--- TASK INPUTS ---
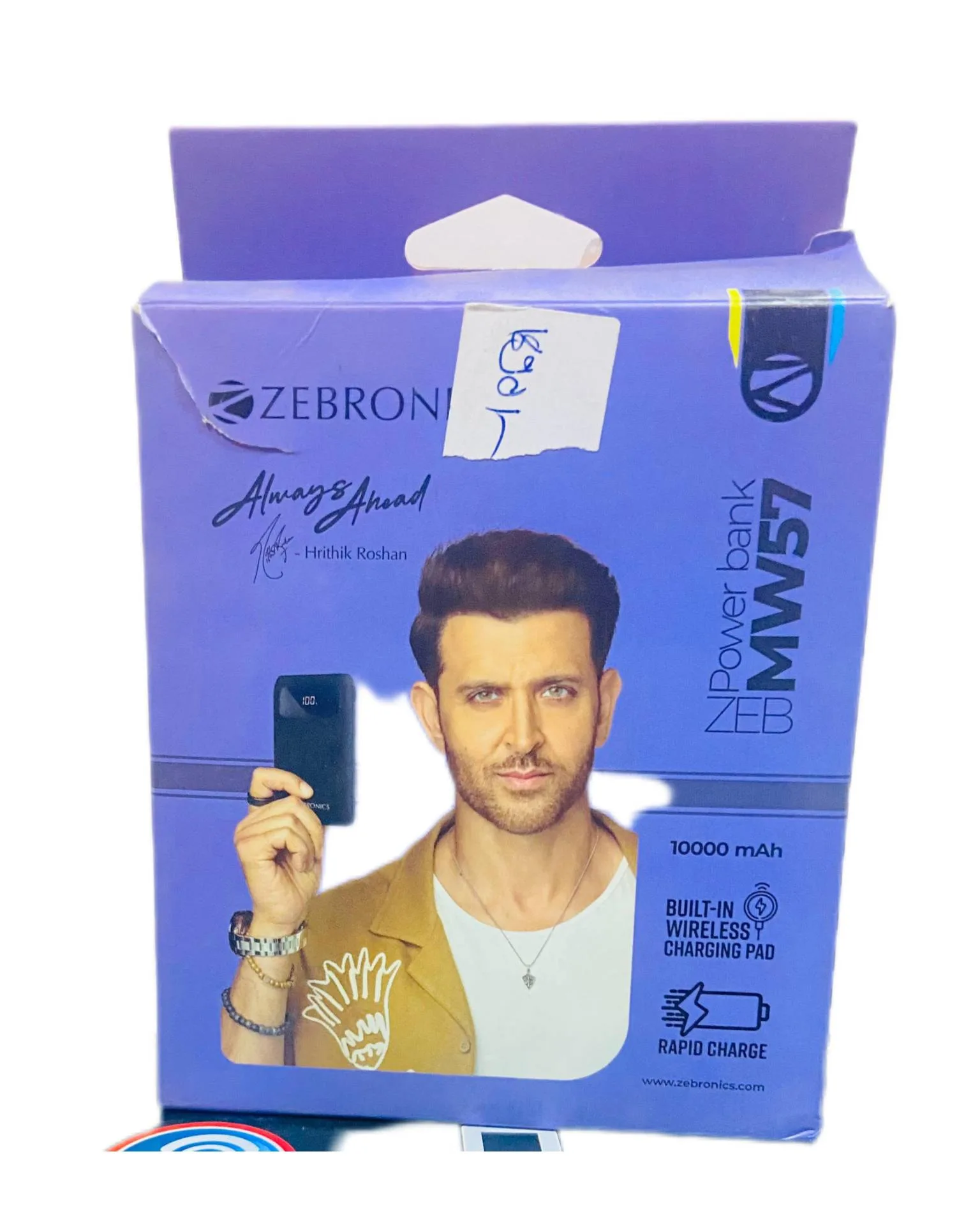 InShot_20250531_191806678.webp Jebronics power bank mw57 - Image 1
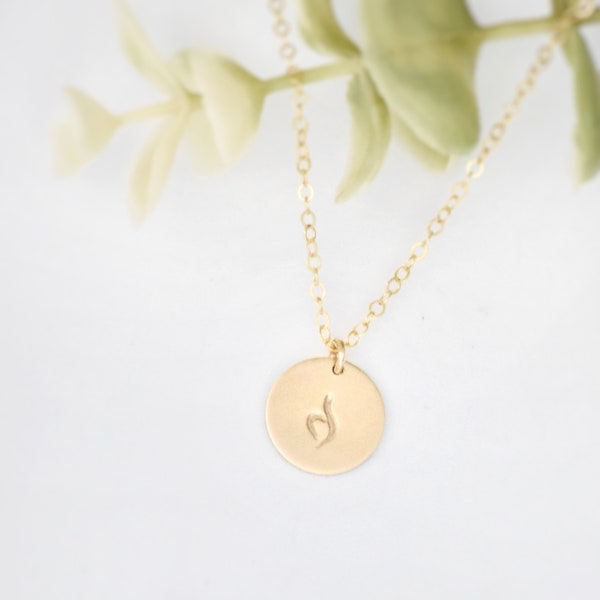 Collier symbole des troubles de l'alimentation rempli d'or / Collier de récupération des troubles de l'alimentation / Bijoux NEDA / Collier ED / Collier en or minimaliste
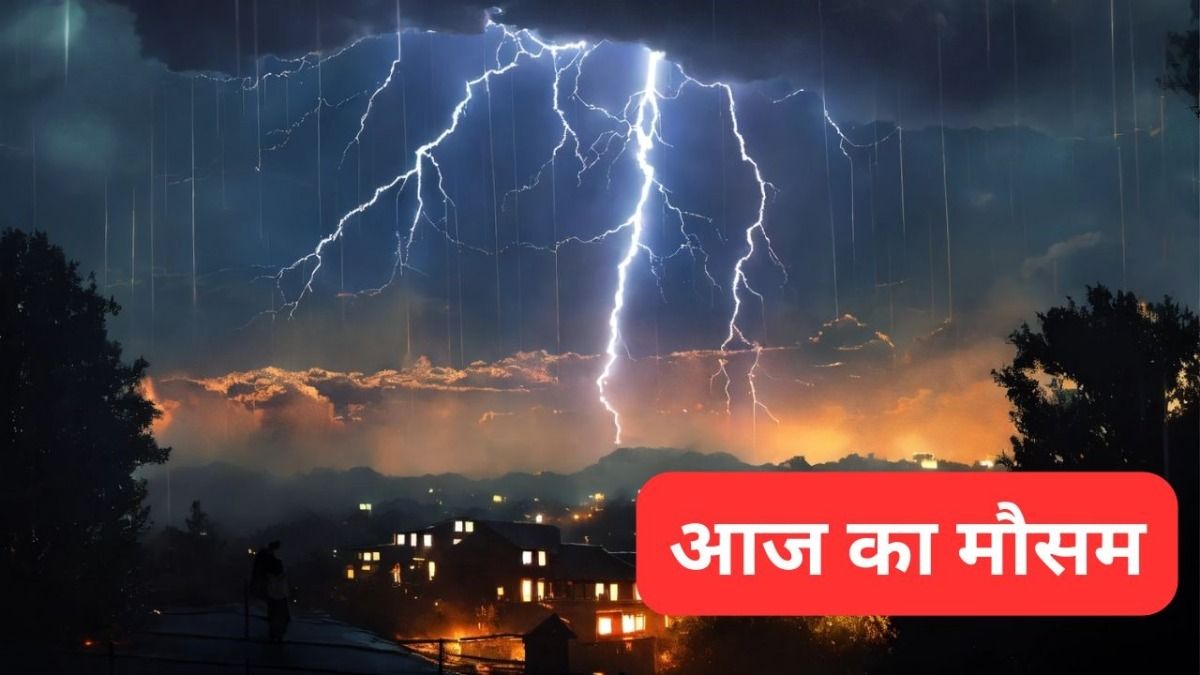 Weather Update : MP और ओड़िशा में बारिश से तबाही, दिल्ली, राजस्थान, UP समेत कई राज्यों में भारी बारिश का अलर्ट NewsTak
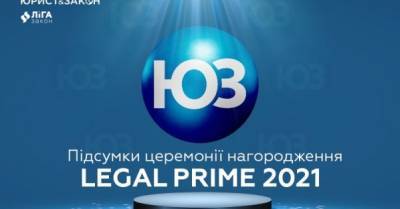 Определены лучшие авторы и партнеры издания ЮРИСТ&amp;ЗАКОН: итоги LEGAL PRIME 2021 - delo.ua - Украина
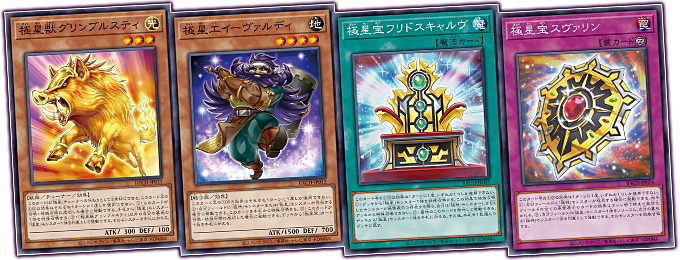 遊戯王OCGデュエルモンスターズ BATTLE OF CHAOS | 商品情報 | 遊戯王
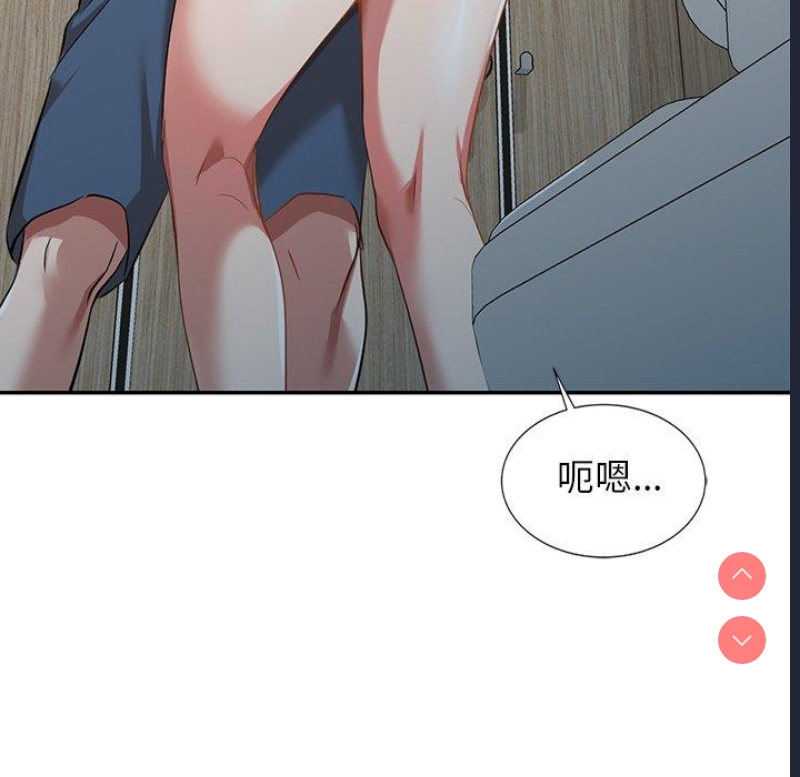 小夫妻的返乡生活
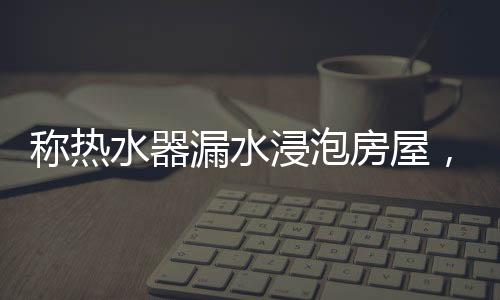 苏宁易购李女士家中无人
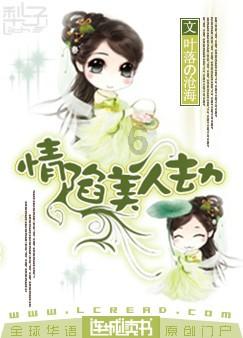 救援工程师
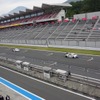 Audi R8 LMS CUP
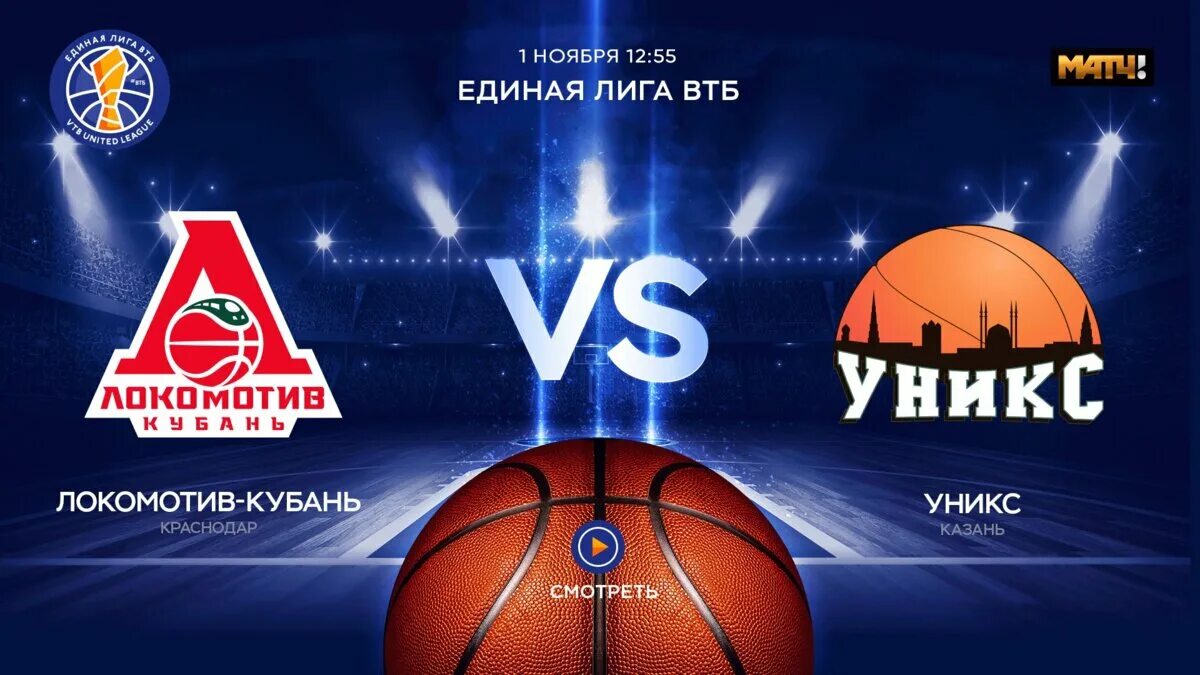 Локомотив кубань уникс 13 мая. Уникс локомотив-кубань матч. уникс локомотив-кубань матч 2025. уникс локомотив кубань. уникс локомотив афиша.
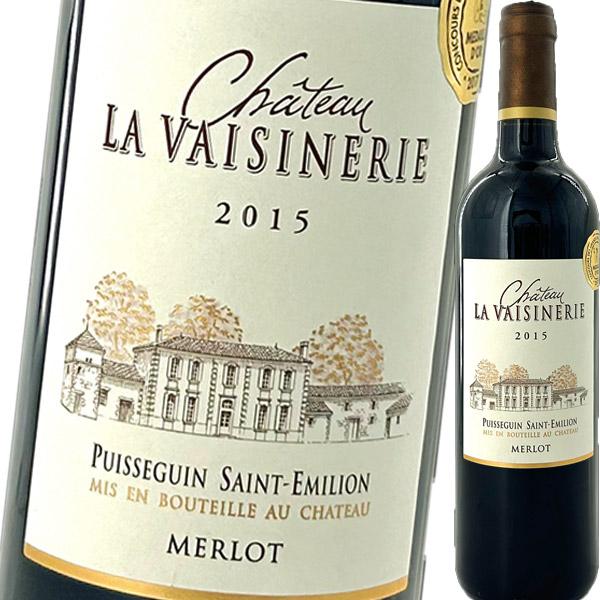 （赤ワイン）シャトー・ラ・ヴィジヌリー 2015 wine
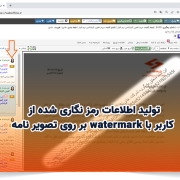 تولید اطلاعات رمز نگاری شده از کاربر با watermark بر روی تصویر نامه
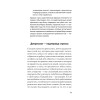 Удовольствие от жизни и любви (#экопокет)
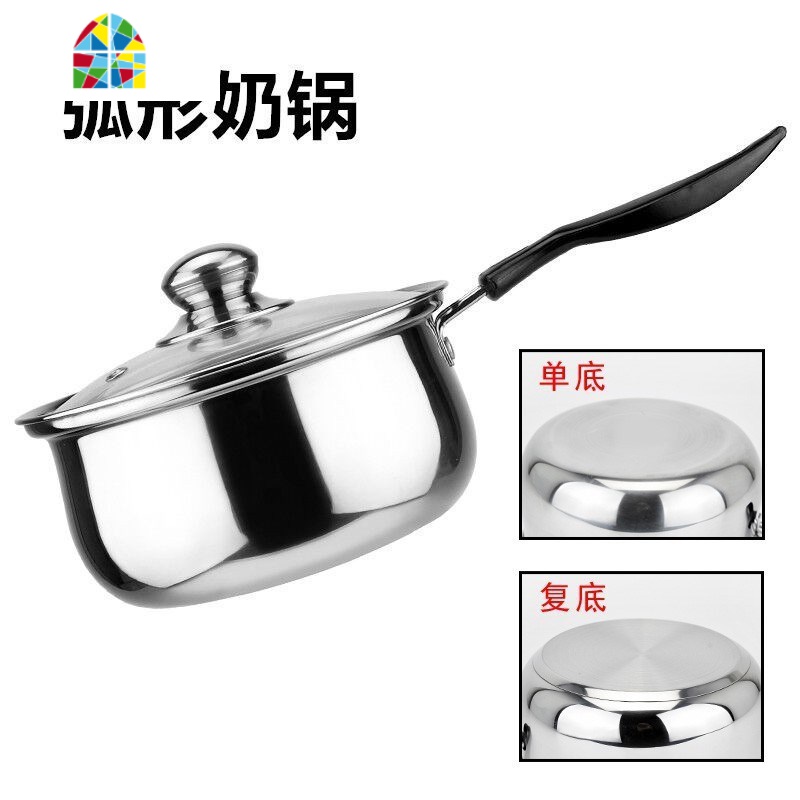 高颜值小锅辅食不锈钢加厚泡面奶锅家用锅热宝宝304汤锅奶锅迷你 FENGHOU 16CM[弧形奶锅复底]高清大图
---
Produce a word-for-word copy of the records, omitting all images.

 InShot_20250531_191806678.webp Jebronics power bank mw57 - Image 1
 Collier symbole des troubles de l'alimentation rempli d'or / Collier de récupération des troubles de l'alimentation / Bijoux NEDA / Collier ED / Collier en or minimaliste
 Weather Update : MP और ओड़िशा में बारिश से तबाही, दिल्ली, राजस्थान, UP समेत कई राज्यों में भारी बारिश का अलर्ट NewsTak
 Определены лучшие авторы и партнеры издания ЮРИСТ&amp;ЗАКОН: итоги LEGAL PRIME 2021 - delo.ua - Украина
 遊戯王OCGデュエルモンスターズ BATTLE OF CHAOS | 商品情報 | 遊戯王
 小夫妻的返乡生活
 苏宁易购李女士家中无人
 救援工程师
 Audi R8 LMS CUP
 Локомотив кубань уникс 13 мая. Уникс локомотив-кубань матч. уникс локомотив-кубань матч 2025. уникс локомотив кубань. уникс локомотив афиша.
 （赤ワイン）シャトー・ラ・ヴィジヌリー 2015 wine
 تولید اطلاعات رمز نگاری شده از کاربر با watermark بر روی تصویر نامه
 Удовольствие от жизни и любви (#экопокет)
 高颜值小锅辅食不锈钢加厚泡面奶锅家用锅热宝宝304汤锅奶锅迷你 FENGHOU 16CM[弧形奶锅复底]高清大图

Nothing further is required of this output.